Venezia v. State

Labor Law § 241 (6) imposes a nondelegable duty of reasonable care upon an owner or general contractor to provide reasonable and adequate protection to workers on the premises (see Rizzuto v L.A. Wenger Contr. Co., 91 NY2d 343 [1998]). In order to establish liability under Labor Law § 241 (6), a claimant is required to establish a breach of a rule or regulation of the Industrial Code which gives a specific, positive command (see Singleton v Citnalta Constr. Corp., 291 AD2d 393, 394 [2002]).

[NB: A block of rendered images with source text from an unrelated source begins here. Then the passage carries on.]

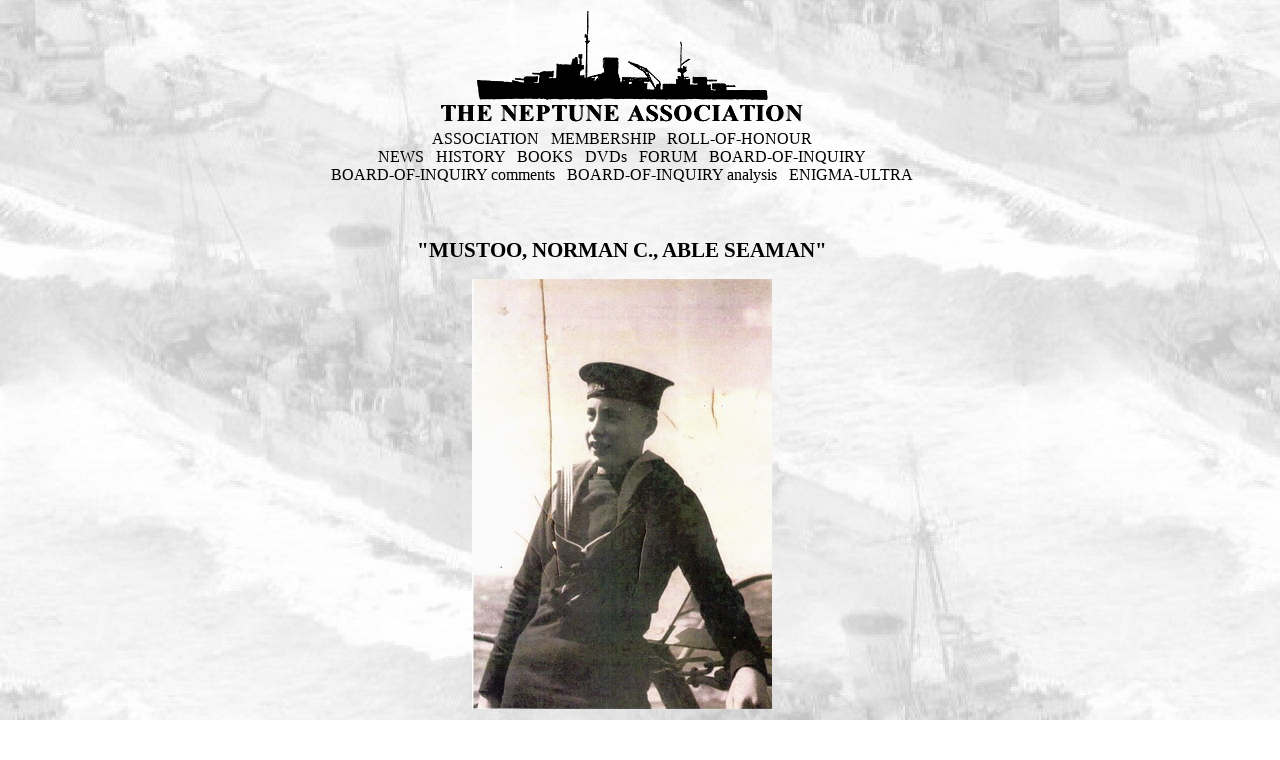

--- FILE ---
content_type: text/html; charset=UTF-8
request_url: http://www.hmsneptune.com/rollentry.htm?id=355
body_size: 1350
content:
<!DOCTYPE html PUBLIC "-//W3C//DTD HTML 4.01 Transitional//EN" "http://www.w3.org/TR/html4/loose.dtd">
<html lang="en">
<head>
<title>The Neptune Association - Roll of Honour</title>
<meta http-equiv="Content-Type" content="text/html; charset=iso-8859-1" >
<link href="neptune2008.css" rel="stylesheet" type="text/css" >
<meta name="author" content="website" >
<meta name="generator" content="Orion Webedit 4.2 S / orion-arts.com" >
</head>

<body id="owe_rollentry_page"><div id="page"><a name="top"></a><table class="maxwidth"><tr><td class="framemargins"><table class="design"><tr><td class="centre" style="font-style:normal; font-variant:normal; font-weight:normal; font-stretch:normal; background-repeat:repeat; background-attachment:scroll"><a href="/"><img src="media/the-neptune-association1.gif" width="368" height="120" alt="The Neptune Association 2003-2024
" title="The Neptune Association 2003-2024
" class="centre" /></a></td></tr><tr><td style="font-style:normal; font-variant:normal; font-weight:normal; font-stretch:normal; background-repeat:repeat; background-attachment:scroll"><div style="text-align: center"><a href="association.htm">ASSOCIATION</a>&nbsp;&nbsp; <a href="membership1.htm">MEMBERSHIP</a>&nbsp;&nbsp; <a href="roll.htm">ROLL-OF-HONOUR</a><br />
<a href="news1.htm">NEWS</a>&nbsp;&nbsp; <a href="history1.htm">HISTORY</a>&nbsp;&nbsp; <a href="books.htm">BOOKS</a>&nbsp;&nbsp; <a href="dvds.htm">DVDs</a>&nbsp;&nbsp; <a href="forum.htm">FORUM</a>&nbsp;&nbsp; <a href="inquiry.htm">BOARD-OF-INQUIRY</a><br />
<a href="inquirycomments.htm">BOARD-OF-INQUIRY comments</a>&nbsp;&nbsp; <a href="inquiryanalysis.htm">BOARD-OF-INQUIRY analysis</a>&nbsp;&nbsp; <a href="ultra.htm">ENIGMA-ULTRA</a><br />
<br />
&nbsp;</div>
</td></tr></table><h2 class="centre">"MUSTOO, NORMAN C., ABLE SEAMAN"</h2>
<p><center><div class="captionbox"><div class="caption"><img src="photos/mustoo-norman-ab-small.jpg" width="300" height="430" alt="" class="class" ></div></div></center></p>
<p><center>From the Commonwealth War Graves Commission:<br /><br />MUSTOO, Able Seaman, NORMAN CHARLES, D/JX 151077. <br />H.M.S. Neptune. Royal Navy. 19th December 1941. Age 20. <br />Son of Arthur and Rose Holloman Mustoo, of Chippenham, Wiltshire. <br />Plymouth Memorial, Panel 48, Column 1.</center></p>
<p>&nbsp;</p>

<div style="text-align: center"><a href="index.htm">WELCOME</a>&nbsp;&nbsp; <a href="archive.htm">NEWS-ARCHIVE</a>&nbsp;&nbsp; <a href="links.htm">LINKS</a>&nbsp;&nbsp; <a href="groupphotos.htm">GROUP PHOTOS</a><br />
<a href="diaries.htm">DIARIES</a>&nbsp;&nbsp; <a href="tripoli.htm">MALTA/TRIPOLI-PILGRIMAGE</a>&nbsp;&nbsp; <a href="normanwalton.htm">NORMAN-WALTON</a><br />
<a href="ship-models.htm">SHIP-MODELS </a>&nbsp;&nbsp; <a href="forum20112012.htm">OLD FORUM MESSAGES 2011-2012</a>&nbsp;&nbsp;<a href="forum20082010.htm">2008-2010</a>&nbsp;&nbsp;<a href="forum2007.htm">2007</a>&nbsp;&nbsp; <a href="forum2006.htm">2006</a>&nbsp;&nbsp; <a href="forum2005.htm">2005</a></div>

<p>&nbsp;</p>
<p class="centresmall">&copy; 2002-2026 <strong>The Neptune Association</strong>, Registered Charity No 1103413.</p></td></tr></table></div></body>
</html>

*523Here, the claimant alleges that the State violated two provisions of the Industrial Code: 12 NYCRR 23-1.7 (e) and 23-2.1. In opposition to the defendant’s prima facie showing of entitlement to judgment as a matter of law, the claimant failed to raise a triable issue of fact as to whether 12 NYCRR 23-1.7 (e) was violated. The rebar upon which he tripped was an integral part of the construction (see O’Sullivan v IDI Constr. Co., Inc., 7 NY3d 805 [2006]; Stafford v Viacom, Inc., 32 AD3d 388, 390 [2006]; Furino vP & O Ports, 24 AD3d 502, 503-504 [2005]; cf. Laboda v VJV Dev. Corp., 296 AD2d 441 [2002]). Moreover, the claimant failed to raise a triable issue of fact with respect to his reliance on 12 NYCRR 23-2.1. That section of the Industrial Code lacks the specificity required to be a predicate for liability under Labor Law § 241 (6) (see Salinas v Barney Skanska Constr. Co., 2 AD3d 619, 622 [2003]; Fowler v CCS Queens Corp., 279 AD2d 505 [2001]).

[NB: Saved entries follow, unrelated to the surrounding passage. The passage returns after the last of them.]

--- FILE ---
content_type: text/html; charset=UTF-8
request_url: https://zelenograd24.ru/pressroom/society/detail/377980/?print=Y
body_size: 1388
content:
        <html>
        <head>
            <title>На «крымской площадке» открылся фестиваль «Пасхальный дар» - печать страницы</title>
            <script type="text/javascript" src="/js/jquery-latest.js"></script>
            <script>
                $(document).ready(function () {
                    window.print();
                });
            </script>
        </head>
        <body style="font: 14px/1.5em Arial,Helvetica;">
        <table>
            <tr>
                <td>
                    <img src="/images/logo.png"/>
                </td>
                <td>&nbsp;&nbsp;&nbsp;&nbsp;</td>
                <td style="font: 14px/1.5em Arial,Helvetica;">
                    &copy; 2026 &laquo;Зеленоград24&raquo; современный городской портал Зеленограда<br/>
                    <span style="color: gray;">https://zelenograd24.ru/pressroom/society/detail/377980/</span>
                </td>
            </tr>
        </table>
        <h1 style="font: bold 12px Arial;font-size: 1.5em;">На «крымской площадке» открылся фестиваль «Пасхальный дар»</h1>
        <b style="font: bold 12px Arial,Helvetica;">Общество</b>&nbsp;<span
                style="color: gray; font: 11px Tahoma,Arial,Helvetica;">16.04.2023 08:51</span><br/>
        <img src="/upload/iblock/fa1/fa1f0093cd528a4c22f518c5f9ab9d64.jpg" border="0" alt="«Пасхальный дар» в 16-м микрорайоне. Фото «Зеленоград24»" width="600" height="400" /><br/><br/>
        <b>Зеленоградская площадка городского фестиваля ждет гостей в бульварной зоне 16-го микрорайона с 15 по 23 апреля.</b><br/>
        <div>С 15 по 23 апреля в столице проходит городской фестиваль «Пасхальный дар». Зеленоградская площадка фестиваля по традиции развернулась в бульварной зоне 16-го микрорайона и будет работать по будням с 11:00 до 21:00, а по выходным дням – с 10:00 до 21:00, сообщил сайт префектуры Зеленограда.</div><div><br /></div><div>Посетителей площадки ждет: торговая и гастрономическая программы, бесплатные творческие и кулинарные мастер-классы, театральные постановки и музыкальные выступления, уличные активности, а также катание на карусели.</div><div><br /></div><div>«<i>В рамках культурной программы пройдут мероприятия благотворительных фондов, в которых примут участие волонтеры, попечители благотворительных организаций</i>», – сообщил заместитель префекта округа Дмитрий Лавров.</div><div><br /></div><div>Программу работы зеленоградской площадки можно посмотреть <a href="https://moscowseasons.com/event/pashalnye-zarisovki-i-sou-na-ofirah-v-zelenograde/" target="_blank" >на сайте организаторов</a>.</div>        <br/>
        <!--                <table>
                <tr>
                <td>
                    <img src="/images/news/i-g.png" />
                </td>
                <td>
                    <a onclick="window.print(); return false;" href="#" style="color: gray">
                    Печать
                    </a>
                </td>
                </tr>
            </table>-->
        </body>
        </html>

To be held liable under Labor Law § 200, “when a claim arises out of alleged defects or dangers in the methods or materials of the work, recovery against the owner or general contractor cannot be had . . . unless it is shown that the party to be charged had the authority to supervise or control the performance of the work” (Ortega v Puccia, 57 AD3d 54, 61 [2008]). Here, the defendant submitted deposition testimony demonstrating that it had no authority to supervise or control the performance of the claimant’s work, and the claimant failed to raise a triable issue of fact in opposition. On this basis, the Court of Claims properly granted those branches of the defendant’s motion which were for summary judgment dismissing the Labor Law § 200 and common-law negligence causes of action (id.; see Chowdhury v Rodriguez, 57 AD3d 121 [2008]; see generally Zuckerman v City of New York, 49 NY2d 557, 562 [1980]).

In view of the foregoing, we need not address the claimant’s remaining contention. Spolzino, J.P., Angiolillo, Dickerson and Belen, JJ., concur.